Depuis dix ans, à Ciudad Juárez et Chihuahua, des femmes sont enlevées et assassinées.Dans beaucoup de cas, la brutalité manifeste avec laquelle ces femmes ont été tuées dépasse le simple homicide.
Nombre d'entre elles ont été enlevées, retenues prisonnières pendant plusieurs jours et soumises à des violences sexuelles avant de mourir, le plus souvent étranglées ou battues à mort.
La majorité de ces femmes appartiennent à des couches sociales défavorisées, beaucoup étant des ouvrières employées dans les usines de sous-traitance (les maquilas) où sont fabriqués à bas prix des produits destinés à l'exportation.
Les autorités n'ont pas jusqu'à présent mis en place les moyens suffisants pour empêcher les crimes en question, les élucider, et en punir les auteurs. 28 femmes au moins ont encore été assassinées en 2005 à Ciudad Juárez et à Chihuahua.
En août 2005, la secrétaire générale d’Amnesty International, Irène Kahn, s’est rendue au Mexique pour rencontrer les familles de femmes victimes de meurtres et d’enlèvements et exposer aux autorités étatiques et fédérales les recommandations de l’organisation.
En février 2006 Amnesty s’est félicitée, lors de la parution du dernier rapport du bureau du procureur fédéral spécial chargé d’enquêter sur les meurtres de femmes à Ciudad Juárez, que soit officiellement reconnue l’absence, de la part des autorités, de prévention et de sanctions contre ces crimes.
L'efficacité limitée du bureau du procureur fédéral spécial
Le bureau du procureur fédéral spécial a été mis en place en janvier 2004 pour coordonner les investigations locales et fédérales sous le contrôle du procureur général de la république (PGR). Pour autant son travail n’a eu qu’une efficacité limitée.
- Les affaires anciennes n’ont pas fait l’objet d’un réexamen judiciaire sérieux même pour les cas où des allégations de torture ont été formulées. On est donc en droit de penser que certaines des personnes emprisonnées pour ces crimes pourraient l’être à tort.
- Selon le PGR, seuls 24 cas de meurtres relevaient directement de la compétence fédérale. Cependant même pour ces quelques cas là, aucun progrès significatif n’a été constaté.

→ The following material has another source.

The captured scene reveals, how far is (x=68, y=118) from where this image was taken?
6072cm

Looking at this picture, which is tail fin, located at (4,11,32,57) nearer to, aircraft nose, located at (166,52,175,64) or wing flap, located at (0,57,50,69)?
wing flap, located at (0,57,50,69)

- Des 177 fonctionnaires soupçonnés de négligence ou d’omission lors des enquêtes, voire d’infraction pénale ou disciplinaire, aucun n’a été déféré à la justice. Bénéficiant ainsi d’une totale impunité, certains continuaient même à tenir un rôle important au sein du bureau du procureur. Aujourd’hui la prescription pour tous ces dossiers a conforté le sentiment d’impunité.
- Les mesures fédérales se s’appliquent toujours pas à la ville de Chihuahua : la procureure fédérale spéciale et le bureau du procureur général de la république ne se sont intéressés qu’aux dossiers relatifs à la ville de Ciudad Juárez.
Des progrès notables néanmoins
- La commission spéciale pour la prévention et l’éradication des violences contre les femmes à Ciudad Juárez continue de jouer un rôle important dans l’assistance économique et sociale aux familles de victimes. De plus, c’est la seule institution étatique à reconnaître que ces crimes sont liés au « genre » (c’est-à-dire liés à l’appartenance au sexe féminin) et que l’Etat porte la responsabilité de n’avoir rien fait pour les prévenir ou les punir.
- La présence d’une association argentine d’anthropologie médicolégale dont le travail consiste à identifier les corps des victimes, redonne confiance aux familles.
- Le nouveau gouvernement de l’Etat de Chihuahua montre une certaine volonté de combattre les violences contre les femmes et se montre plus compréhensif à l’égard des familles de victimes.
- L’action du bureau en charge des meurtres de Ciudad Juárez a été reconsidérée en février 2006 : elle concerne désormais les violences envers toutes les femmes mexicaines. Une nouvelle procureure fédérale spéciale a été nommée.